## Task
Extend the consultancy terms of reference below, starting right after its last line.

## Text to read
╭──

IV. Timing and Work Plan
The period of performance is from July 19, 2021 to December 31, 2021. The total number of working days in this assignment may not exceed 50 days or 400 hours.
V. Deliverables and Reporting Requirements
The consultant will report to the Programme Manager and work closely with members of the SHWEBO team and the resource person. The consultant shall submit the following deliverables:
- Research brief (mid August 2021)
- PowerPoint presentation on key findings (early October 2021)
- First draft narrative report (early November 2021)
- Final draft narrative report (early December 2021)
VI. Monitoring and Evaluation
- Timely submission of all the deliverables satisfactory to the project team.
- Minimum 10 years of relevant work experience, including substantive analytical work on parliamentary financial oversight, including budget review, monitoring, and audit scrutiny.

╰──

## Stored data
╭──

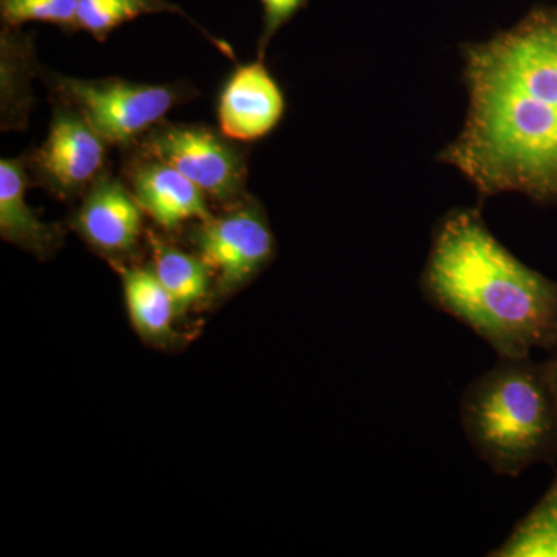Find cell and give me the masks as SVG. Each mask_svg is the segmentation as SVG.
Returning <instances> with one entry per match:
<instances>
[{
	"mask_svg": "<svg viewBox=\"0 0 557 557\" xmlns=\"http://www.w3.org/2000/svg\"><path fill=\"white\" fill-rule=\"evenodd\" d=\"M189 242L211 270L215 296L247 287L276 256L269 218L248 194L218 218L194 222Z\"/></svg>",
	"mask_w": 557,
	"mask_h": 557,
	"instance_id": "5b68a950",
	"label": "cell"
},
{
	"mask_svg": "<svg viewBox=\"0 0 557 557\" xmlns=\"http://www.w3.org/2000/svg\"><path fill=\"white\" fill-rule=\"evenodd\" d=\"M54 102L49 135L27 157V166L38 185L58 199L72 200L84 197L106 174L109 143L78 110Z\"/></svg>",
	"mask_w": 557,
	"mask_h": 557,
	"instance_id": "52a82bcc",
	"label": "cell"
},
{
	"mask_svg": "<svg viewBox=\"0 0 557 557\" xmlns=\"http://www.w3.org/2000/svg\"><path fill=\"white\" fill-rule=\"evenodd\" d=\"M79 0H0L5 27L20 28L27 22H47L65 30H78Z\"/></svg>",
	"mask_w": 557,
	"mask_h": 557,
	"instance_id": "e0dca14e",
	"label": "cell"
},
{
	"mask_svg": "<svg viewBox=\"0 0 557 557\" xmlns=\"http://www.w3.org/2000/svg\"><path fill=\"white\" fill-rule=\"evenodd\" d=\"M143 212L129 185L104 174L83 197L72 219L81 239L110 262L134 258L143 236Z\"/></svg>",
	"mask_w": 557,
	"mask_h": 557,
	"instance_id": "ba28073f",
	"label": "cell"
},
{
	"mask_svg": "<svg viewBox=\"0 0 557 557\" xmlns=\"http://www.w3.org/2000/svg\"><path fill=\"white\" fill-rule=\"evenodd\" d=\"M124 302L132 327L153 346H168L175 338L178 311L174 299L148 267L120 269Z\"/></svg>",
	"mask_w": 557,
	"mask_h": 557,
	"instance_id": "7c38bea8",
	"label": "cell"
},
{
	"mask_svg": "<svg viewBox=\"0 0 557 557\" xmlns=\"http://www.w3.org/2000/svg\"><path fill=\"white\" fill-rule=\"evenodd\" d=\"M460 420L469 445L498 475L557 461V398L545 361L498 358L465 391Z\"/></svg>",
	"mask_w": 557,
	"mask_h": 557,
	"instance_id": "3957f363",
	"label": "cell"
},
{
	"mask_svg": "<svg viewBox=\"0 0 557 557\" xmlns=\"http://www.w3.org/2000/svg\"><path fill=\"white\" fill-rule=\"evenodd\" d=\"M139 153L170 164L219 203L247 196V157L233 139L203 124H157L139 141Z\"/></svg>",
	"mask_w": 557,
	"mask_h": 557,
	"instance_id": "8992f818",
	"label": "cell"
},
{
	"mask_svg": "<svg viewBox=\"0 0 557 557\" xmlns=\"http://www.w3.org/2000/svg\"><path fill=\"white\" fill-rule=\"evenodd\" d=\"M547 368L549 372V379H552L553 387H555L557 398V346L549 351V358L547 359Z\"/></svg>",
	"mask_w": 557,
	"mask_h": 557,
	"instance_id": "d6986e66",
	"label": "cell"
},
{
	"mask_svg": "<svg viewBox=\"0 0 557 557\" xmlns=\"http://www.w3.org/2000/svg\"><path fill=\"white\" fill-rule=\"evenodd\" d=\"M28 183L27 157L0 161V236L44 260L61 247L62 231L58 225L44 223L28 207Z\"/></svg>",
	"mask_w": 557,
	"mask_h": 557,
	"instance_id": "8fae6325",
	"label": "cell"
},
{
	"mask_svg": "<svg viewBox=\"0 0 557 557\" xmlns=\"http://www.w3.org/2000/svg\"><path fill=\"white\" fill-rule=\"evenodd\" d=\"M127 182L143 212L168 233L212 218L203 190L163 161L138 153L127 164Z\"/></svg>",
	"mask_w": 557,
	"mask_h": 557,
	"instance_id": "30bf717a",
	"label": "cell"
},
{
	"mask_svg": "<svg viewBox=\"0 0 557 557\" xmlns=\"http://www.w3.org/2000/svg\"><path fill=\"white\" fill-rule=\"evenodd\" d=\"M260 2L263 9V27L259 39V58L263 60L271 39L306 7L307 0H260Z\"/></svg>",
	"mask_w": 557,
	"mask_h": 557,
	"instance_id": "ac0fdd59",
	"label": "cell"
},
{
	"mask_svg": "<svg viewBox=\"0 0 557 557\" xmlns=\"http://www.w3.org/2000/svg\"><path fill=\"white\" fill-rule=\"evenodd\" d=\"M468 112L440 152L482 197L557 200V9L461 46Z\"/></svg>",
	"mask_w": 557,
	"mask_h": 557,
	"instance_id": "6da1fadb",
	"label": "cell"
},
{
	"mask_svg": "<svg viewBox=\"0 0 557 557\" xmlns=\"http://www.w3.org/2000/svg\"><path fill=\"white\" fill-rule=\"evenodd\" d=\"M421 293L498 358L557 346V282L520 262L475 208L448 212L432 234Z\"/></svg>",
	"mask_w": 557,
	"mask_h": 557,
	"instance_id": "7a4b0ae2",
	"label": "cell"
},
{
	"mask_svg": "<svg viewBox=\"0 0 557 557\" xmlns=\"http://www.w3.org/2000/svg\"><path fill=\"white\" fill-rule=\"evenodd\" d=\"M285 97L263 60L239 65L220 91V132L233 141H258L276 129Z\"/></svg>",
	"mask_w": 557,
	"mask_h": 557,
	"instance_id": "9c48e42d",
	"label": "cell"
},
{
	"mask_svg": "<svg viewBox=\"0 0 557 557\" xmlns=\"http://www.w3.org/2000/svg\"><path fill=\"white\" fill-rule=\"evenodd\" d=\"M57 101L78 110L109 145L131 146L194 97L183 84L152 86L121 78L76 79L39 70Z\"/></svg>",
	"mask_w": 557,
	"mask_h": 557,
	"instance_id": "277c9868",
	"label": "cell"
},
{
	"mask_svg": "<svg viewBox=\"0 0 557 557\" xmlns=\"http://www.w3.org/2000/svg\"><path fill=\"white\" fill-rule=\"evenodd\" d=\"M180 13V7L168 0H79L78 30L90 33L104 42L110 33L145 14Z\"/></svg>",
	"mask_w": 557,
	"mask_h": 557,
	"instance_id": "2e32d148",
	"label": "cell"
},
{
	"mask_svg": "<svg viewBox=\"0 0 557 557\" xmlns=\"http://www.w3.org/2000/svg\"><path fill=\"white\" fill-rule=\"evenodd\" d=\"M149 245L153 273L174 299L178 317H185L214 289L211 270L197 252L172 247L153 233H149Z\"/></svg>",
	"mask_w": 557,
	"mask_h": 557,
	"instance_id": "4fadbf2b",
	"label": "cell"
},
{
	"mask_svg": "<svg viewBox=\"0 0 557 557\" xmlns=\"http://www.w3.org/2000/svg\"><path fill=\"white\" fill-rule=\"evenodd\" d=\"M17 28L2 32V129H24L33 102L30 79L38 72L30 39Z\"/></svg>",
	"mask_w": 557,
	"mask_h": 557,
	"instance_id": "5bb4252c",
	"label": "cell"
},
{
	"mask_svg": "<svg viewBox=\"0 0 557 557\" xmlns=\"http://www.w3.org/2000/svg\"><path fill=\"white\" fill-rule=\"evenodd\" d=\"M490 556L557 557V475L547 493Z\"/></svg>",
	"mask_w": 557,
	"mask_h": 557,
	"instance_id": "9a60e30c",
	"label": "cell"
}]
</instances>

╰──

## Expected output
- A Master’s degree (or equivalent) in public administration, public policy, law, finance, economics, or a related discipline.
- Good understanding of governance challenges and political institutions and landscape in Myanmar.
- Proven teamwork and leadership skills, working with multi-disciplinary teams.
- Excellent communications skills, both in oral presentations and in writing technical papers, policy briefs, independent reports etc.
 English versions of JPAC public documents such as committee reports will be provided by the International IDEA team.